[RECORD EXCERPTS Boundary: Start]

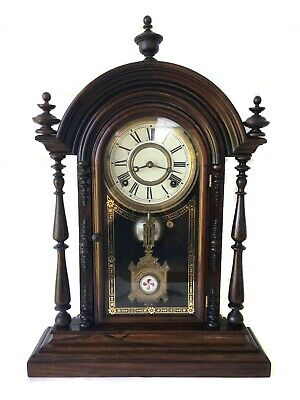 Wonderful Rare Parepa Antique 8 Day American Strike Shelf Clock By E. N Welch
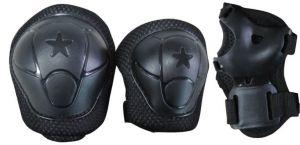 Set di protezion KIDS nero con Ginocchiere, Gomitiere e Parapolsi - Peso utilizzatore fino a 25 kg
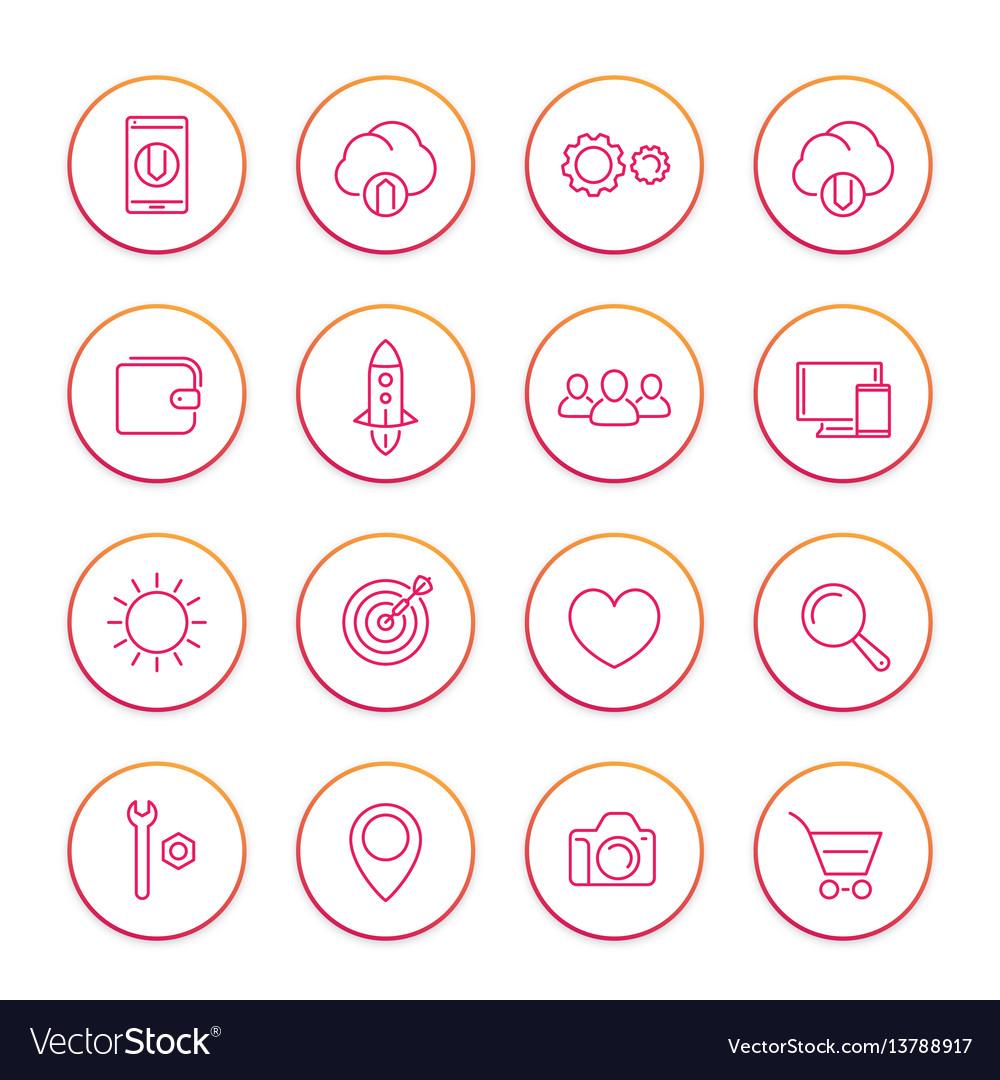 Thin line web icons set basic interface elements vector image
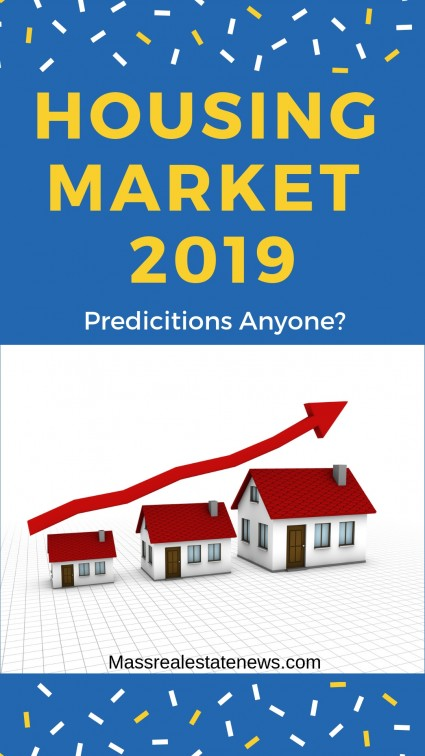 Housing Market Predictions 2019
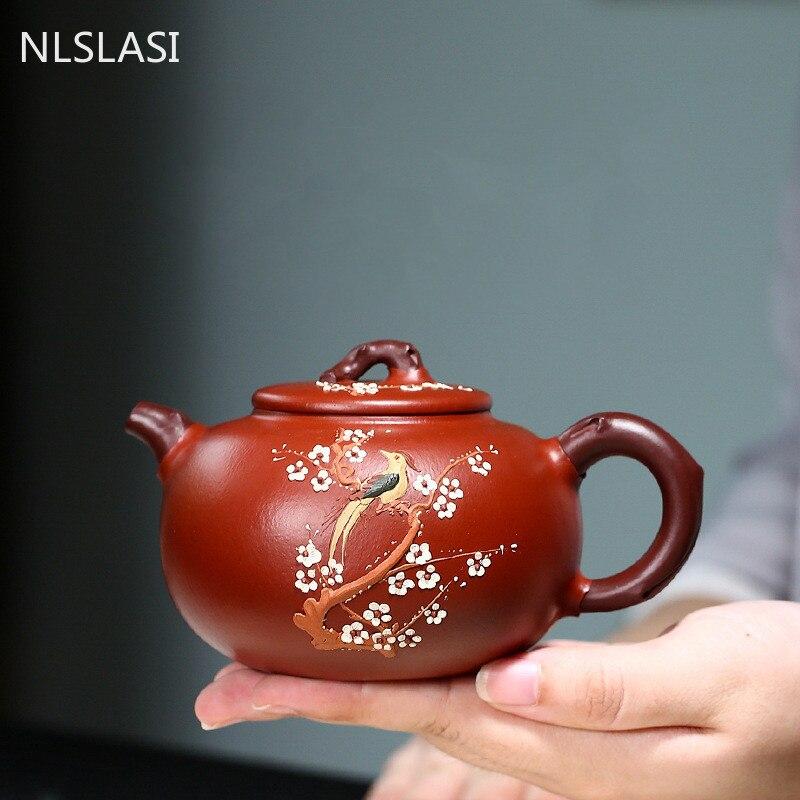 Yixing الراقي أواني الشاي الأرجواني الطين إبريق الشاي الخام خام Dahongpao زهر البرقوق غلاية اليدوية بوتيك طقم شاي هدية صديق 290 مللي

[RECORD EXCERPTS Boundary: End]

EXERCISE:
The preceding listing is to be restated word for word, with every picture omitted.

RESPONSE BOX:
 Wonderful Rare Parepa Antique 8 Day American Strike Shelf Clock By E. N Welch
 Set di protezion KIDS nero con Ginocchiere, Gomitiere e Parapolsi - Peso utilizzatore fino a 25 kg
 Thin line web icons set basic interface elements vector image
 Housing Market Predictions 2019
 Yixing الراقي أواني الشاي الأرجواني الطين إبريق الشاي الخام خام Dahongpao زهر البرقوق غلاية اليدوية بوتيك طقم شاي هدية صديق 290 مللي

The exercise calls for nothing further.